◆ TASK ITEM
Transcribe the full listing exactly, and drop every picture.

STORED DATA START

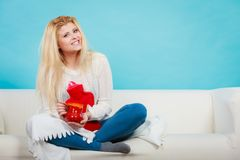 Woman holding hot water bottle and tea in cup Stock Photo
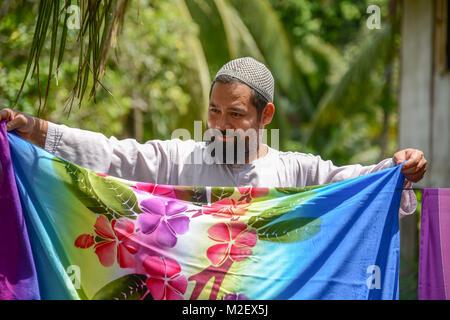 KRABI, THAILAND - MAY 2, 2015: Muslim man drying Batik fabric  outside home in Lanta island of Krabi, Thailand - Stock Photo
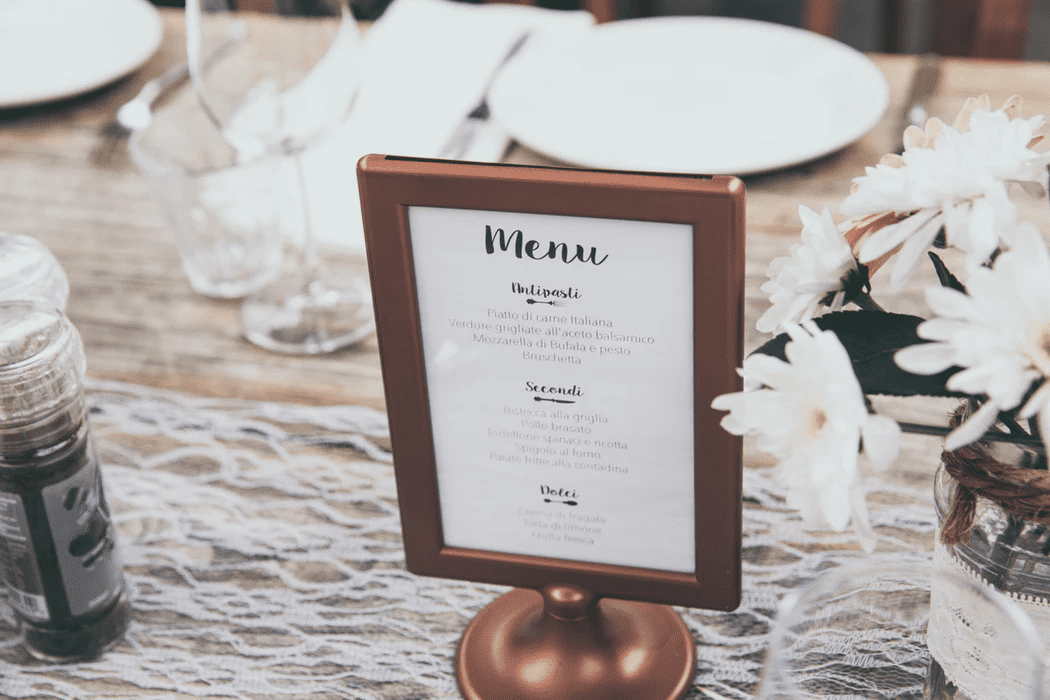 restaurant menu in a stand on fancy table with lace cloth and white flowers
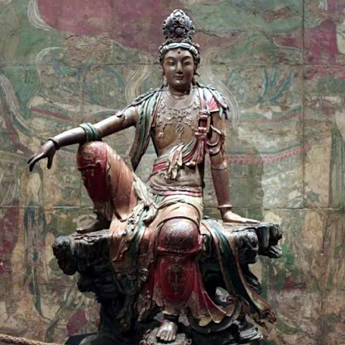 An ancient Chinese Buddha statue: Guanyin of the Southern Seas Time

STORED DATA END

◆ WRITTEN RESPONSE
 Woman holding hot water bottle and tea in cup Stock Photo
 KRABI, THAILAND - MAY 2, 2015: Muslim man drying Batik fabric  outside home in Lanta island of Krabi, Thailand - Stock Photo
 restaurant menu in a stand on fancy table with lace cloth and white flowers
 An ancient Chinese Buddha statue: Guanyin of the Southern Seas Time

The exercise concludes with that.